When they arrive there, however, they are met not with leis, or vodka, but with an authorial roadblock disguised as a hotel clerk’s incompetence: The room they’ve booked has apparently been given to someone else. So Kotler and Leora retreat to the bus station, where out of the many people holding signs advertising rooms for rent, they end up choosing one in a house owned by Svetlana and her husband, Chaim, whom Kotler and Leora don’t end up meeting until after they’ve stayed in the house for one night — a good thing, because Chaim, it turns out, is none other than the man who betrayed Kotler to the KGB in Moscow 40 years earlier!
This is what I mean when I say that “The Betrayers” is ridiculous, and that it should be terrible, and that it is a testament to Bezmozgis’s skill, and stubbornness, that it is not. For Bezmozgis, the important thing is not how to plausibly get Chaim and Kotler in the same room, but that they get there quickly, and in a way that suggests that despite their mighty efforts, none of the characters are truly in charge of his or her own story — Kotler recognizes this when he says to Svetlana, “There is no fault; there is no blame and no praise either, but we are all held accountable” — and also in a way that suggests that if the reader is looking to the novel for the pleasures of plausibility, well, perhaps the reader should look for something else.
Luckily for the reader, there are plenty of other pleasures to be found in “The Betrayers.” For instance, Bezmozgis (who was born in Riga, Latvia, in 1973, and immigrated to Canada with his family when he was six) is startlingly good at using brief, epigrammatic sentences to illuminate an entire people (“Was there another people who approached the phenomenon of leisure as systematically as the Russians?”) and a people’s narrative (“Now it was coming to a close, like all Jewish stories came to a close, with suitcases.”).
Likewise, Bezmozgis is especially attuned to the absurdities inherent in an exile’s return home, as Kotler recognizes when he and Leora visit Yalta’s “Lenin Square, where, framed heroically by the Crimean Mountains, the bronze Bolshevik still stood on his pedestal looking intently out to sea — and peripherally, at a McDonald’s.” But mostly, the reader takes great pleasure in discovering what will come out of this meeting between Chaim and Kotler, Svetlana and Leora, as they argue at length (another thing that should be terribly stagey, and ridiculous, but is instead quite great), about their past and future, about who gets to be called a villain, and who a hero (especially apt in a novel about Russia, Ukraine, and Crimea, and also about Israel, and particularly since throughout the book Kotler’s son, who is in the Israeli Army, is agonizing about whether to obey orders to tear down a settlement).

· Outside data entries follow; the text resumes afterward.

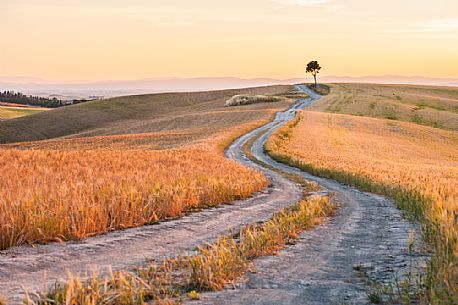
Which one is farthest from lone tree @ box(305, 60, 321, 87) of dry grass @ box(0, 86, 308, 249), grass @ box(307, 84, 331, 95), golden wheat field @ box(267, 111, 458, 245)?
dry grass @ box(0, 86, 308, 249)

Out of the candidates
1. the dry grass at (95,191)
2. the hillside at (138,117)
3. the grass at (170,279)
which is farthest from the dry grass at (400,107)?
the grass at (170,279)

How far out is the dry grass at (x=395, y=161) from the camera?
31.8 ft

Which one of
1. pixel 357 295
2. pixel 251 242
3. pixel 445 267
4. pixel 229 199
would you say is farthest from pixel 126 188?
pixel 445 267

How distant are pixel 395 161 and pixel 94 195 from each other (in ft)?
130

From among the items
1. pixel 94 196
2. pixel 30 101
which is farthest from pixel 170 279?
pixel 30 101

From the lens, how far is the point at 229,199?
19.4 meters

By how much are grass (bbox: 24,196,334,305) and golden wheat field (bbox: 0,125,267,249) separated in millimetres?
3357

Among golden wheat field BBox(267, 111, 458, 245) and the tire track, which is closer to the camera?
the tire track

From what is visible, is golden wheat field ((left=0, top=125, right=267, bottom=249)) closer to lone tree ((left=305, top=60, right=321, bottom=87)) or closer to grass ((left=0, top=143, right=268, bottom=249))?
grass ((left=0, top=143, right=268, bottom=249))

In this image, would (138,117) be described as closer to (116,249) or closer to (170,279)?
(116,249)

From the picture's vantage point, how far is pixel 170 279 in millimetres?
8406

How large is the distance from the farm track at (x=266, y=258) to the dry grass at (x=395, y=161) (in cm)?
118

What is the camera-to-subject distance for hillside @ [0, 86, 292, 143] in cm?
8931

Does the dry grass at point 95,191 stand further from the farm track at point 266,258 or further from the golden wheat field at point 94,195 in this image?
the farm track at point 266,258
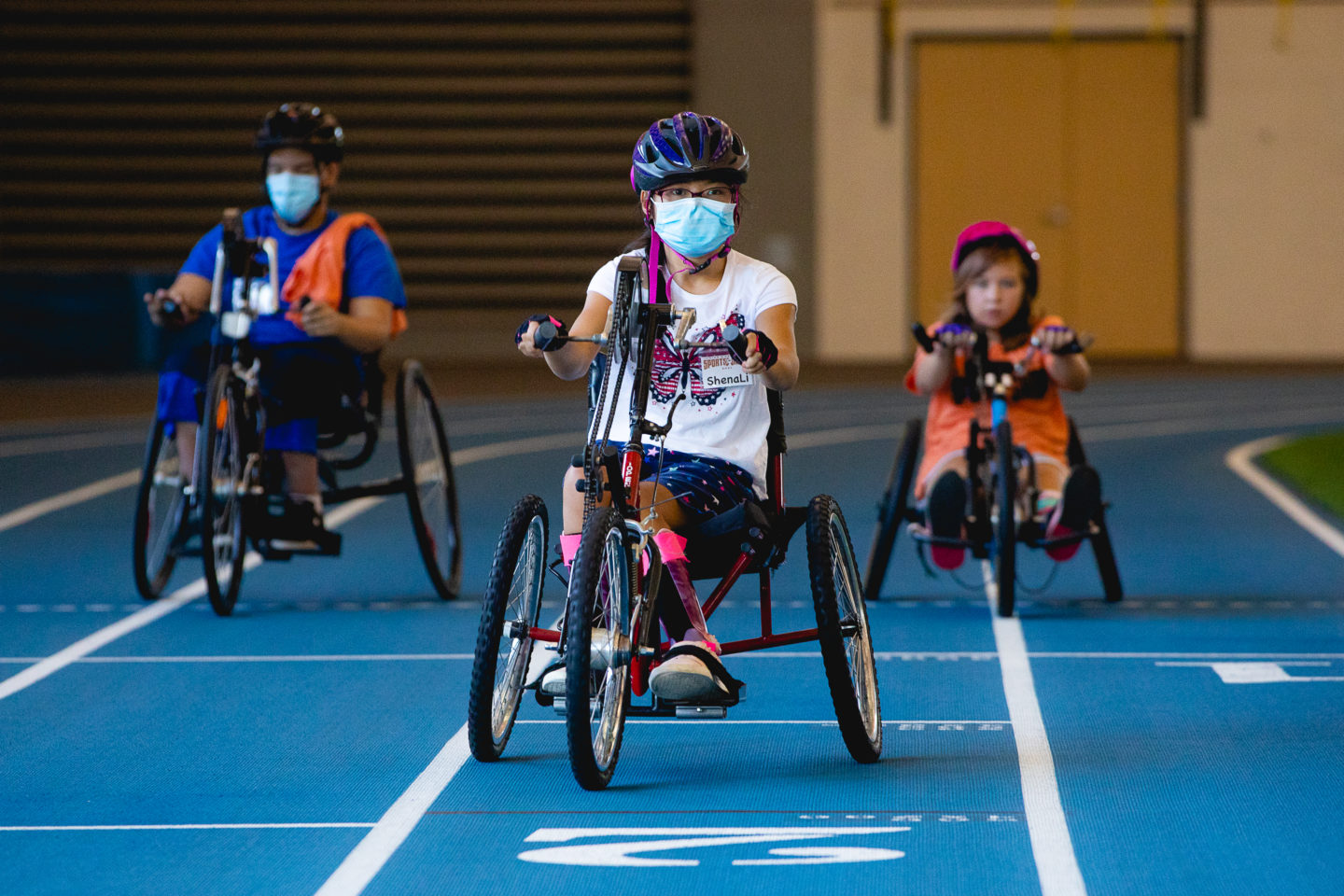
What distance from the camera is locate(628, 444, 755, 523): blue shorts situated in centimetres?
409

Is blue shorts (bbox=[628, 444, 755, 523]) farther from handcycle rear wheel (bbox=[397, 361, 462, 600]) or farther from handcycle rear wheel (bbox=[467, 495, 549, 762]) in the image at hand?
handcycle rear wheel (bbox=[397, 361, 462, 600])

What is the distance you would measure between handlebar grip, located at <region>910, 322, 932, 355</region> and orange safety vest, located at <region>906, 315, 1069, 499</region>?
0.15 m

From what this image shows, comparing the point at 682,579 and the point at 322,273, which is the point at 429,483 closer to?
the point at 322,273

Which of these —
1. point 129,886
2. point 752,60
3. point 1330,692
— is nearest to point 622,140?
point 752,60

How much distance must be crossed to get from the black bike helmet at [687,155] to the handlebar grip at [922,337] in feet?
5.11

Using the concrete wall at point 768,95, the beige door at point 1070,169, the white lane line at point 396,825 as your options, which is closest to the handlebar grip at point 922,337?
the white lane line at point 396,825

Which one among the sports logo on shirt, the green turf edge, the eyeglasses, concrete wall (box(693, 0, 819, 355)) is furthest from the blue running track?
concrete wall (box(693, 0, 819, 355))

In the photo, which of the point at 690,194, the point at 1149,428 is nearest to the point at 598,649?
the point at 690,194

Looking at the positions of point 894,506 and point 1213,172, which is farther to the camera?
point 1213,172

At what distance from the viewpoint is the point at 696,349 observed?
4164mm

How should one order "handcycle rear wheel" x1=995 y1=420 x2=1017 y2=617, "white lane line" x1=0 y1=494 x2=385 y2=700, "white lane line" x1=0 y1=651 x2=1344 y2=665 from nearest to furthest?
1. "white lane line" x1=0 y1=494 x2=385 y2=700
2. "white lane line" x1=0 y1=651 x2=1344 y2=665
3. "handcycle rear wheel" x1=995 y1=420 x2=1017 y2=617

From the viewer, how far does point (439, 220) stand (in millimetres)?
20359

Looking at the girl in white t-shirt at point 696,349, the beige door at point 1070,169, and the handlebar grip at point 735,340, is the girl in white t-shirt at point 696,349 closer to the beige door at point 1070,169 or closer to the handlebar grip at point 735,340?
the handlebar grip at point 735,340

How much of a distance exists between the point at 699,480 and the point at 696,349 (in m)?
0.28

I don’t want to spoil the ending of this remarkable, ebullient, tough-minded novel, but maybe it’s enough to say that at the beginning it’s as difficult to imagine how the characters are going to survive the lives they’ve made for each other, and themselves, as it is to imagine how Bezmozgis is going to make the novel work. But at the end of the novel, the reader is very grateful that they did, and he does.
Brock Clarke’s sixth book, the novel “The Happiest People in the World,’’ will be published in November.